• _REQUEST_
Rewrite all of the material below as a numbered list with one line per item, dropping the blank lines. Leave the pictures out of your answer.
--- SUPPLIED MATERIAL ---
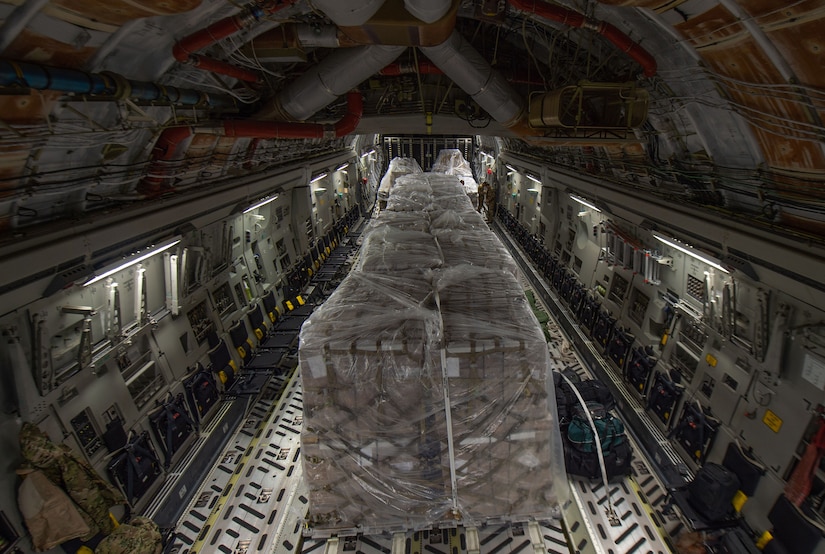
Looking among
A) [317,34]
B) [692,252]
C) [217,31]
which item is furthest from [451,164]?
[217,31]

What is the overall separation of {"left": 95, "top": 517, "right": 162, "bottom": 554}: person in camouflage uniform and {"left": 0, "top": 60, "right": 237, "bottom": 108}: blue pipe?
3.53 m

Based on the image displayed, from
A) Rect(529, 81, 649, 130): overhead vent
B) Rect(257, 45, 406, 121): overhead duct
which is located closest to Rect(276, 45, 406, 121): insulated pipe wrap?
Rect(257, 45, 406, 121): overhead duct

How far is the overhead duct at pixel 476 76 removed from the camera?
4754mm

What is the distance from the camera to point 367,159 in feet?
60.2

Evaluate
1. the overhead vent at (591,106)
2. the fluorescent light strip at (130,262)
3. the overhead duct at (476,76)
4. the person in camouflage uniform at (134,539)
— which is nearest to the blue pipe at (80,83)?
the fluorescent light strip at (130,262)

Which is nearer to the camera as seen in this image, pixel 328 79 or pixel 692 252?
pixel 692 252

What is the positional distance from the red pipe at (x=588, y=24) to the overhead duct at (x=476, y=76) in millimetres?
1220

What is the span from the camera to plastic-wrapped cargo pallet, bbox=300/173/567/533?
2.70m

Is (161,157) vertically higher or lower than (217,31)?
lower

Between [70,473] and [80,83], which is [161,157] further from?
[70,473]

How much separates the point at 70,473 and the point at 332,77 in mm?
4631

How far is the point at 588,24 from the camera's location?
12.0 ft

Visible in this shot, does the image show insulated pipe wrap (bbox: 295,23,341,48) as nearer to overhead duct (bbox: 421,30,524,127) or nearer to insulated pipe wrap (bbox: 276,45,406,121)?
insulated pipe wrap (bbox: 276,45,406,121)

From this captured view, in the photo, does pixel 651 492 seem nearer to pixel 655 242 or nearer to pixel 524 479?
pixel 524 479
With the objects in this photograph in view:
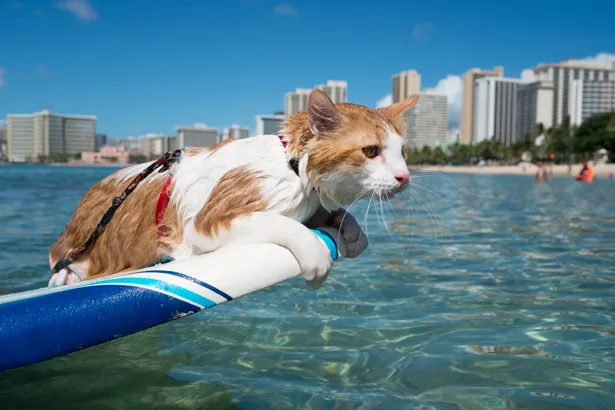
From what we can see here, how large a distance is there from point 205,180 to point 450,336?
6.76 feet

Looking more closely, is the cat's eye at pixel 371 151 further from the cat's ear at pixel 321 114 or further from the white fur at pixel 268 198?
the white fur at pixel 268 198

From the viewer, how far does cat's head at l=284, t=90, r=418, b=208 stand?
2711 millimetres

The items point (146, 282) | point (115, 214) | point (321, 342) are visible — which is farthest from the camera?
point (321, 342)

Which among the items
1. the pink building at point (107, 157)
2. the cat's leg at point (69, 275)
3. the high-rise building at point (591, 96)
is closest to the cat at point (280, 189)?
---
• _THE ANSWER_
1. Looking among
2. A) [317,34]
3. B) [692,252]
4. C) [217,31]
5. which item is furthest from [451,164]?
6. [217,31]
7. What is the overall separation of {"left": 95, "top": 517, "right": 162, "bottom": 554}: person in camouflage uniform and {"left": 0, "top": 60, "right": 237, "bottom": 108}: blue pipe?
8. 3.53 m
9. Based on the image displayed, from
10. A) Rect(529, 81, 649, 130): overhead vent
11. B) Rect(257, 45, 406, 121): overhead duct
12. which is located closest to Rect(276, 45, 406, 121): insulated pipe wrap?
13. Rect(257, 45, 406, 121): overhead duct
14. How far is the overhead duct at pixel 476 76 removed from the camera?
15. 4754mm
16. What is the distance from the camera to point 367,159 in feet?
17. 60.2
18. Evaluate
19. 1. the overhead vent at (591,106)
20. 2. the fluorescent light strip at (130,262)
21. 3. the overhead duct at (476,76)
22. 4. the person in camouflage uniform at (134,539)
23. — which is nearest to the blue pipe at (80,83)?
24. the fluorescent light strip at (130,262)
25. Which is nearer to the camera as seen in this image, pixel 328 79 or pixel 692 252?
26. pixel 692 252
27. What is the positional distance from the red pipe at (x=588, y=24) to the overhead duct at (x=476, y=76) in millimetres?
28. 1220
29. What is the span from the camera to plastic-wrapped cargo pallet, bbox=300/173/567/533?
30. 2.70m
31. Is (161,157) vertically higher or lower than (217,31)?
32. lower
33. Between [70,473] and [80,83], which is [161,157] further from?
34. [70,473]
35. How much separates the point at 70,473 and the point at 332,77 in mm?
36. 4631
37. How far is the point at 588,24 from the camera's location?
38. 12.0 ft
39. Visible in this shot, does the image show insulated pipe wrap (bbox: 295,23,341,48) as nearer to overhead duct (bbox: 421,30,524,127) or nearer to insulated pipe wrap (bbox: 276,45,406,121)?
40. insulated pipe wrap (bbox: 276,45,406,121)
41. From this captured view, in the photo, does pixel 651 492 seem nearer to pixel 655 242 or nearer to pixel 524 479?
42. pixel 524 479
43. With the objects in this photograph in view:
44. From what we can see here, how large a distance is there from point 205,180 to point 450,336?
45. 6.76 feet
46. Looking more closely, is the cat's eye at pixel 371 151 further from the cat's ear at pixel 321 114 or further from the white fur at pixel 268 198?
47. the white fur at pixel 268 198
48. From the viewer, how far does cat's head at l=284, t=90, r=418, b=208 stand?
49. 2711 millimetres
50. The items point (146, 282) | point (115, 214) | point (321, 342) are visible — which is farthest from the camera?
51. point (321, 342)
52. Which among the items
53. 1. the pink building at point (107, 157)
54. 2. the cat's leg at point (69, 275)
55. 3. the high-rise building at point (591, 96)
56. is closest to the cat at point (280, 189)?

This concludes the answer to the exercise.